Sem formar ostensivamente no bloco dos saudosistas e, seja como for, respeitando-os, Cícero Lucena, o piranhense que pela quarta vez administra a terceira mais antiga capital do Brasil, não parece estranho a esta (para nós riquíssima) peculiaridade histórica de João Pessoa.
Deve-se à primeira gestão de Cícero a ocupação do espaço aberto pela cobertura do viaduto, entre a antiga sede central do Cabo Branco e a Biblioteca, com a construção do primeiro e mais popular shopping da cidade. A ideia não prometia muito, salvo acomodar o mais vulnerável dos comércios, o ambulante, tendo em vista a ”limpeza” e reativação do Ponto de Cem Réis. Resultado: não apenas salvou do abandono total o ponto mais frequentado da cidade, que mudou de clientela ou de classe social sem perder o direito ou a consagração de principal praça histórica da cidade. Isto é, da cidade que vem de Martim Leitão, avistada para cá do Rio Jaguaribe.
O Terceirão juntou-se ao patrimônio das igrejas, do sagrado e da praça dos Poderes para aviventar o que resta do centro, enchê-lo de passos e de tributos espirituais.
Acreditando nesse incentivo, no êxito desse empreendimento, surgem os herdeiros de João Medeiros e se associam aos Maias convertendo duas mansões aristocráticas, tudo o que sobrava delas, para construírem e instalarem o Shopping Tambiá. Novo resultado: revascularizou-se o equivalente a todo o antigo Tambiá de casas fechadas ou prestes a isso. A Santo Elias, via principal entre a Lagoa e o shopping, de antigas cadeiras nas calçadas, obriga a Prefeitura a tratá-la como passarela de rico para a mais populosa e agitada das classes sociais.
Eu era iniciante na bancada de imprensa da Assembleia, a da praça Pedro Américo/Aristides Lobo, em 1956/57, quando a pauta dos debates já pugnava pela limpeza moral e social da Silva Jardim. Silva Jardim, simbolizando todo o bairro, era o antro de puteiros no cotidiano da tribuna, inadmissível como vizinho do Poder Legislativo, o poder “mais representativo das nossas elites morais e sociais”. Lembro que apenas um dos deputados replicou a discriminação: o deputado Barreto Sobrinho.
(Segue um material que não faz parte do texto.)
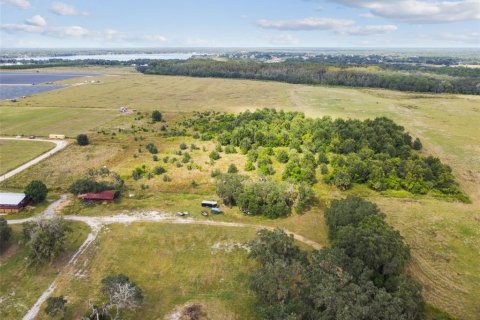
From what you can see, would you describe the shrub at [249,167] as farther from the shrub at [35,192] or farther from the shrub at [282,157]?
the shrub at [35,192]

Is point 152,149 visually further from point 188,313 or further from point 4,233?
point 188,313

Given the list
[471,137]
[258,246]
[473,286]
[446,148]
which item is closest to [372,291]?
[258,246]

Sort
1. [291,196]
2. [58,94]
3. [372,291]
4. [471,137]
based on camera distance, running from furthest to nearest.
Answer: [58,94], [471,137], [291,196], [372,291]

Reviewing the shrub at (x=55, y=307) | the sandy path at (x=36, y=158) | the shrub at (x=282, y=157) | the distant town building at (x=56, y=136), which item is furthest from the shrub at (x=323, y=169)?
the distant town building at (x=56, y=136)

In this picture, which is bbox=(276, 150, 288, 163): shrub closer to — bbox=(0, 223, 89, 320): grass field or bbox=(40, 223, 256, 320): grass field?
bbox=(40, 223, 256, 320): grass field

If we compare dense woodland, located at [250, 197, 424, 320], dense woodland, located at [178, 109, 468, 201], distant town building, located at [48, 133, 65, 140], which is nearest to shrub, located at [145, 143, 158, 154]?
dense woodland, located at [178, 109, 468, 201]

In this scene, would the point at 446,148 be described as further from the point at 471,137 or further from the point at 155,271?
the point at 155,271
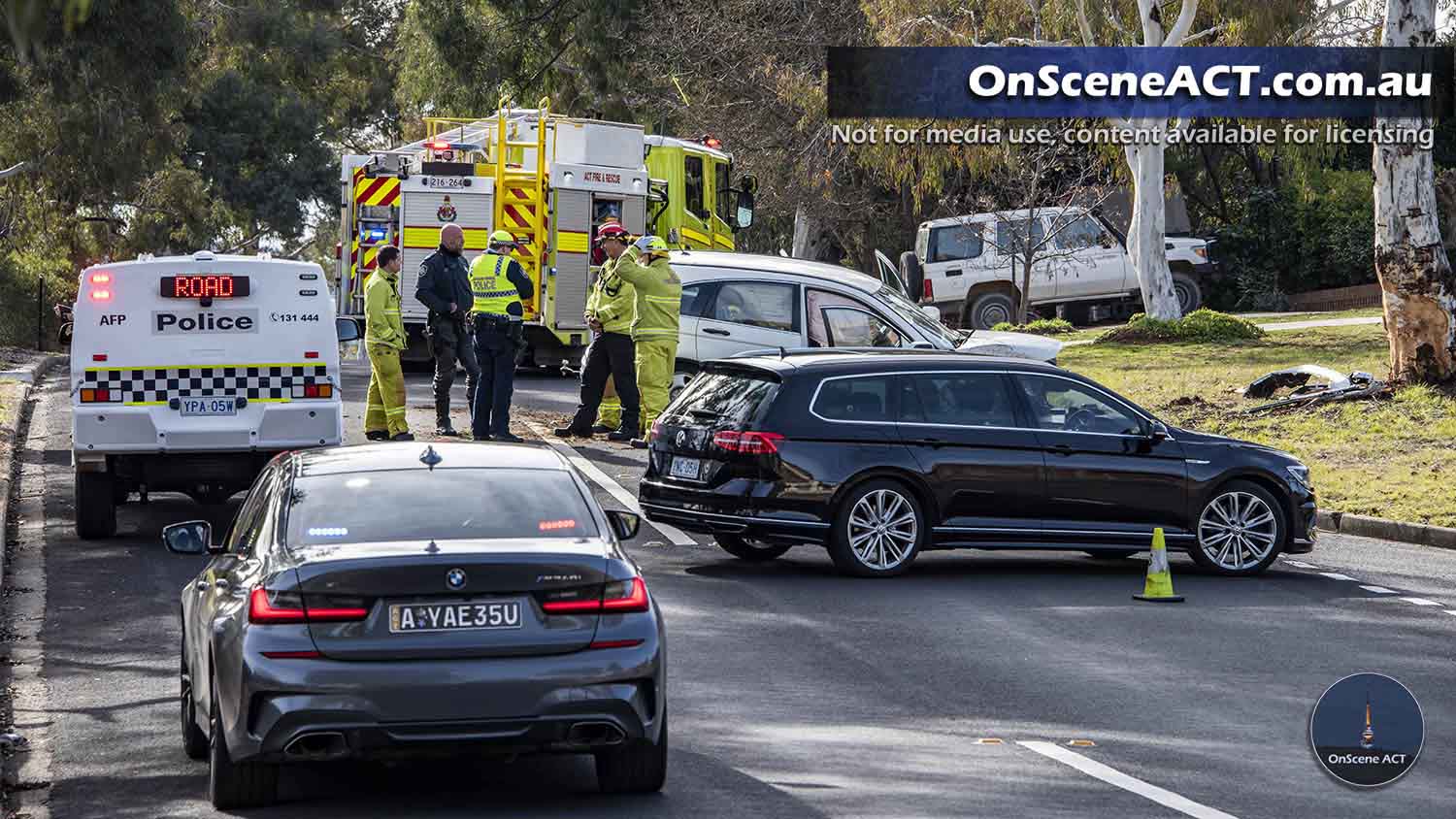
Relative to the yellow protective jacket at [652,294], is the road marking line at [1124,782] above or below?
below

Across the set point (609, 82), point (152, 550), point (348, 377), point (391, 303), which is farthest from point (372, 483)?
point (609, 82)

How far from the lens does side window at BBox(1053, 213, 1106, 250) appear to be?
120ft

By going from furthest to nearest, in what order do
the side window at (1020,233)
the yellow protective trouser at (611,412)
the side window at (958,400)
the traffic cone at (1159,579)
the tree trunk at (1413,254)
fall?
the side window at (1020,233)
the tree trunk at (1413,254)
the yellow protective trouser at (611,412)
the side window at (958,400)
the traffic cone at (1159,579)

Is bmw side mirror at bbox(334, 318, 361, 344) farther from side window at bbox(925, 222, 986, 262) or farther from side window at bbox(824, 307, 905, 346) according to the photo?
side window at bbox(925, 222, 986, 262)

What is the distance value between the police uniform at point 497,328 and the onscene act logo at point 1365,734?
11.3 meters

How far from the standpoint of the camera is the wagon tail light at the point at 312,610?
682cm

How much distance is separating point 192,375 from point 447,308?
534 centimetres

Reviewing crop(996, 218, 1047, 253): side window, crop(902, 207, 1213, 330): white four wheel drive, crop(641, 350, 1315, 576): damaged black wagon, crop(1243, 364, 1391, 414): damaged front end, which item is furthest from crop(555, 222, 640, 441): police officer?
crop(902, 207, 1213, 330): white four wheel drive

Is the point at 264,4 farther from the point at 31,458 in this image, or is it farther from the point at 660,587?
the point at 660,587

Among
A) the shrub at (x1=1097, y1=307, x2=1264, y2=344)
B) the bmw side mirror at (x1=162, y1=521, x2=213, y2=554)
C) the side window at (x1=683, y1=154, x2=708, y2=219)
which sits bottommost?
the bmw side mirror at (x1=162, y1=521, x2=213, y2=554)

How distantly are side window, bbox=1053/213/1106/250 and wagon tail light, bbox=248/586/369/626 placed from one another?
3056 cm

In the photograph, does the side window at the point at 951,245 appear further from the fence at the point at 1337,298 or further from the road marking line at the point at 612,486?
the road marking line at the point at 612,486

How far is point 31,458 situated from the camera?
19.3 metres

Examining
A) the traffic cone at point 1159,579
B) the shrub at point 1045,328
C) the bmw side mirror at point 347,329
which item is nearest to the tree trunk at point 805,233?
the shrub at point 1045,328
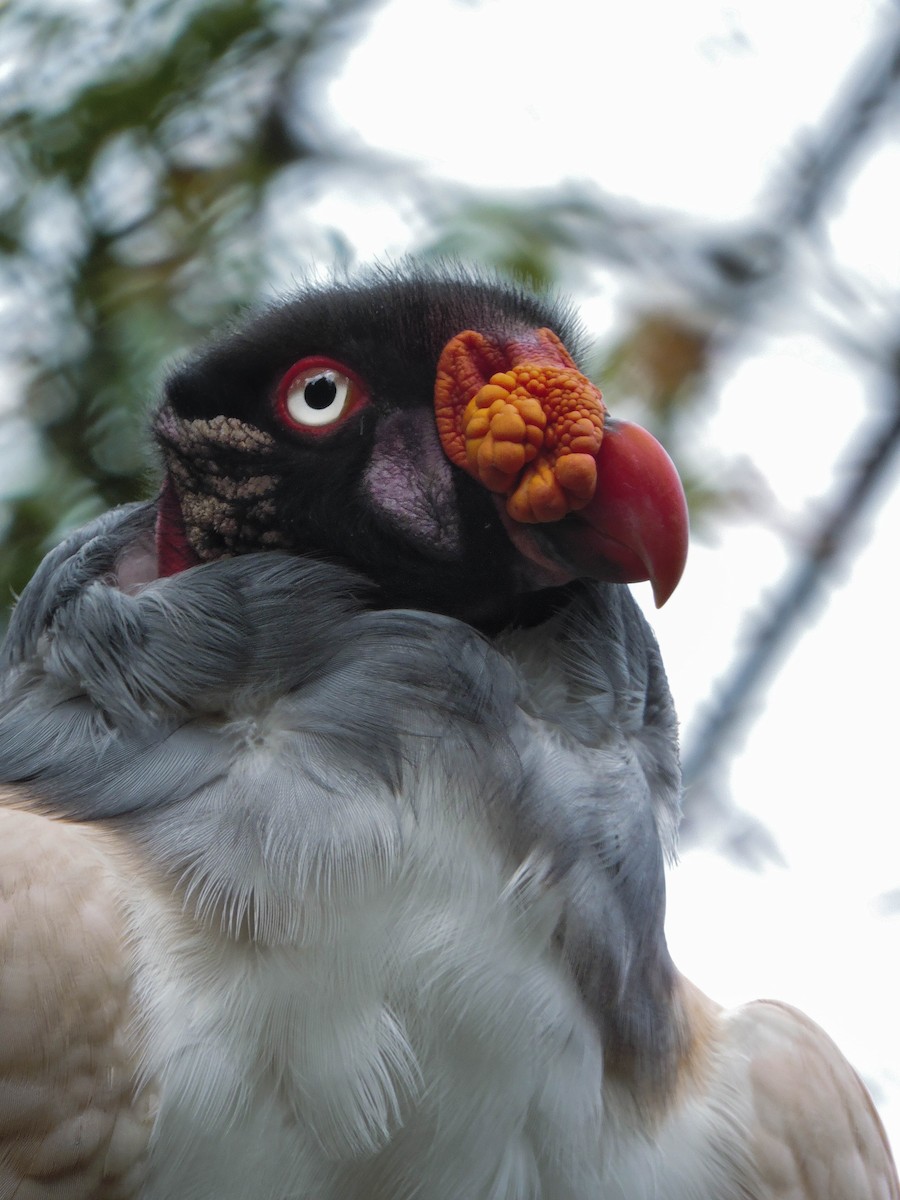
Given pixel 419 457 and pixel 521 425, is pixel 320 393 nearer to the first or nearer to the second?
pixel 419 457

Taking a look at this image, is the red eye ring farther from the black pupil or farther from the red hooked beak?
the red hooked beak

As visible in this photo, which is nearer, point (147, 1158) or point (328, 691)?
point (147, 1158)

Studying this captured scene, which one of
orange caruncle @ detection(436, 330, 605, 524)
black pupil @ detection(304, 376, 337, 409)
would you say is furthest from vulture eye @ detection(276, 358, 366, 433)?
orange caruncle @ detection(436, 330, 605, 524)

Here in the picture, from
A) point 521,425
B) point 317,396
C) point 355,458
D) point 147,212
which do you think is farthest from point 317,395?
point 147,212

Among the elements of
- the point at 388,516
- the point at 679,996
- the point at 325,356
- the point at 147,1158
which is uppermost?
the point at 325,356

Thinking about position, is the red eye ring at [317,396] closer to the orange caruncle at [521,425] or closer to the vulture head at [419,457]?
the vulture head at [419,457]

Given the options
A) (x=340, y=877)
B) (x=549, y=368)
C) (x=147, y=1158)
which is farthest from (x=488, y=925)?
(x=549, y=368)

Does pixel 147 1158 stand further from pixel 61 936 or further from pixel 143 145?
pixel 143 145
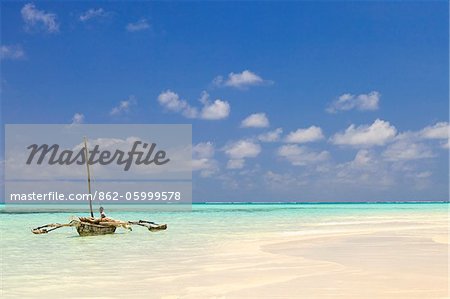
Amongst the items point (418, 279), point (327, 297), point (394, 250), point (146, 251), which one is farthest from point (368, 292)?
point (146, 251)

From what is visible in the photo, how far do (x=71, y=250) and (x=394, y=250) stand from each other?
9591 millimetres

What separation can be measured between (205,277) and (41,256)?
6.69 metres

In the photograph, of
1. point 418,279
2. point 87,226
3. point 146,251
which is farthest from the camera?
point 87,226

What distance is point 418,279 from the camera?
10.3 m

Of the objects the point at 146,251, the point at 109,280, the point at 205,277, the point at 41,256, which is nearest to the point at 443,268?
the point at 205,277

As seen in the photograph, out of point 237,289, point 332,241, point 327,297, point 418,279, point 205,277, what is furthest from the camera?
point 332,241

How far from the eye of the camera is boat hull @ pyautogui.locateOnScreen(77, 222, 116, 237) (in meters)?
22.4

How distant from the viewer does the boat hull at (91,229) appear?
22.4 meters

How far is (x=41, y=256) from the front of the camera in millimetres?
15734

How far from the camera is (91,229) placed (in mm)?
22594

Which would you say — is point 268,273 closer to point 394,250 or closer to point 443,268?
point 443,268

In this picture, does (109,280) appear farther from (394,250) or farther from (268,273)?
(394,250)

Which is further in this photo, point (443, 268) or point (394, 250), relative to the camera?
point (394, 250)

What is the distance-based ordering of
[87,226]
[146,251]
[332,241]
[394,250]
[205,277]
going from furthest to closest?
[87,226] < [332,241] < [146,251] < [394,250] < [205,277]
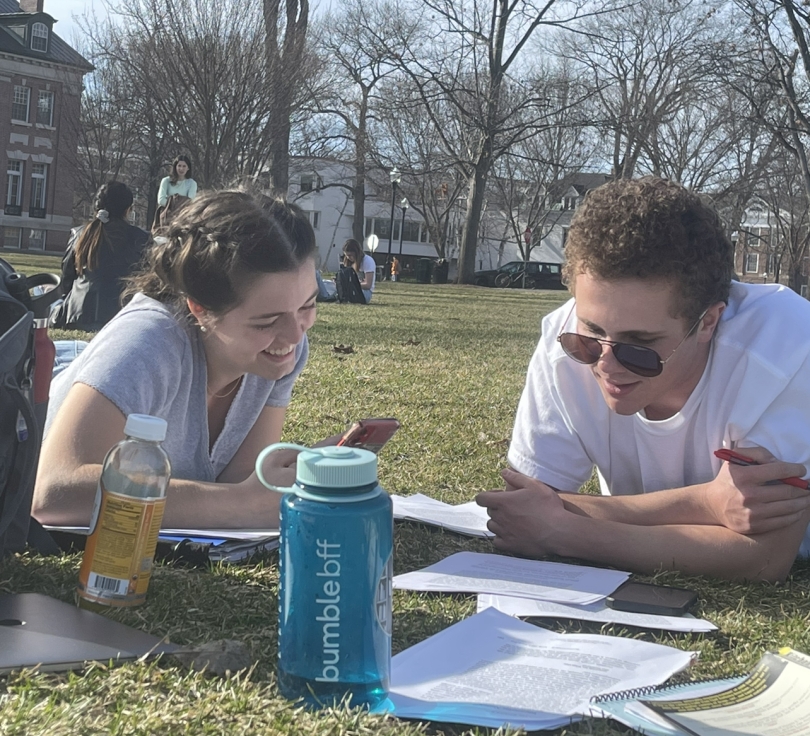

Cercada das melhores referências, atrás do Palácio, da Assembleia, dos Correios, da B. Rohan, era rua por onde não podiam transitar famílias. E já se via bairro morto, como morta está hoje a venerável rua das Trincheiras.
Vem Cícero, não sei de qual mandato, e reabre o amplo e vasto prédio da 4.400, um antigo templo de consumo sem distinção de classes, na B. Rohan. Era a versão II do Terceirão. Gabaritou as ruas paralelas e seus cruzamentos e temos, hoje, um comércio de salto alto liderado pela Riachuelo e adjacências. Comércio de aviamento, de tecidos, de confecções onde minha filha Cibele vem comprar a chita e outros mimos do seu gosto que não coincide com o da Normandia, onde vive.
Estranhei que durante a última campanha Cícero não rememorasse esses passos tão práticos, efetivos, de indiscutíveis resultados para a história da cidade na sua propaganda. Ele, que é político, certamente achou que não daria voto. Mas ainda espero, mesmo assim, que as Trincheiras, continuação da Rua Direita, antiga saída para o Sul, com a sua belíssima Balaustrada, ganhe o seu Terceirão. Ou, mais propriamente, o seu Trincheirão. Pra fazer isto só tem ele.